--- start RECORDS PROVIDED ---

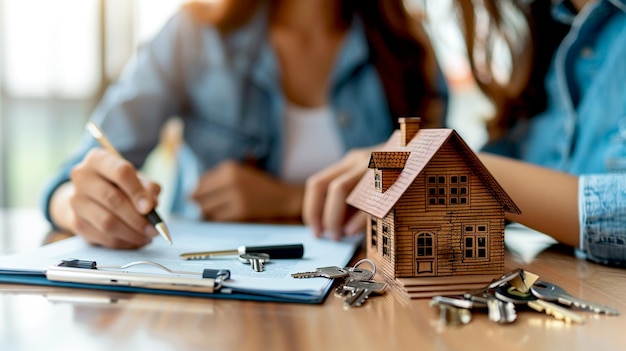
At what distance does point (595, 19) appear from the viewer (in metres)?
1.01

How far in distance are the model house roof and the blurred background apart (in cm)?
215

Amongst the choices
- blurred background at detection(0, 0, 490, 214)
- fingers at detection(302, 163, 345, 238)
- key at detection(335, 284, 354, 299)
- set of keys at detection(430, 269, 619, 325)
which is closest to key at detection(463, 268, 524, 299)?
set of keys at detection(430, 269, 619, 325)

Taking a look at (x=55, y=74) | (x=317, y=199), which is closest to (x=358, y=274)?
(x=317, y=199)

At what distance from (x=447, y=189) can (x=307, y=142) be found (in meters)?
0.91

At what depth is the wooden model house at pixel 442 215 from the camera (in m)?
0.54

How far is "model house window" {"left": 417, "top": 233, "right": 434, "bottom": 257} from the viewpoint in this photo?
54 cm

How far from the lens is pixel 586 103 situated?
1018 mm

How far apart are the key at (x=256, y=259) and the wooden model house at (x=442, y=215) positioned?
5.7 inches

--- end RECORDS PROVIDED ---
--- start RECORDS PROVIDED ---

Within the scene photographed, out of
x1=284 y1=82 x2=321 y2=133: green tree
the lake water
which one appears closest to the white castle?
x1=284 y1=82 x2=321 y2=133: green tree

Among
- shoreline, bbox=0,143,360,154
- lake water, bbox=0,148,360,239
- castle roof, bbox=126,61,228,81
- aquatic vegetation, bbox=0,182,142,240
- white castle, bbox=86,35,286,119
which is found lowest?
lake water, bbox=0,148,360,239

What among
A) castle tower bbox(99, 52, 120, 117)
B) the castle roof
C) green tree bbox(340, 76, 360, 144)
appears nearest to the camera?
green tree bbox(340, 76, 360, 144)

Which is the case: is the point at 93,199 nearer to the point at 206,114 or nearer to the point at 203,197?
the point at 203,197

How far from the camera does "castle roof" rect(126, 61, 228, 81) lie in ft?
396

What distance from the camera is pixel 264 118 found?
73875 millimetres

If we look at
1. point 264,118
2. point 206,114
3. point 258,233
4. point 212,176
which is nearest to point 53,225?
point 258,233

--- end RECORDS PROVIDED ---

◆ STATED TASK:
Filter the entries above and copy out every line that contains the string "white". Treat the match as case-sensitive.

◆ EXERCISE SOLUTION:
which one appears closest to the white castle?
- white castle, bbox=86,35,286,119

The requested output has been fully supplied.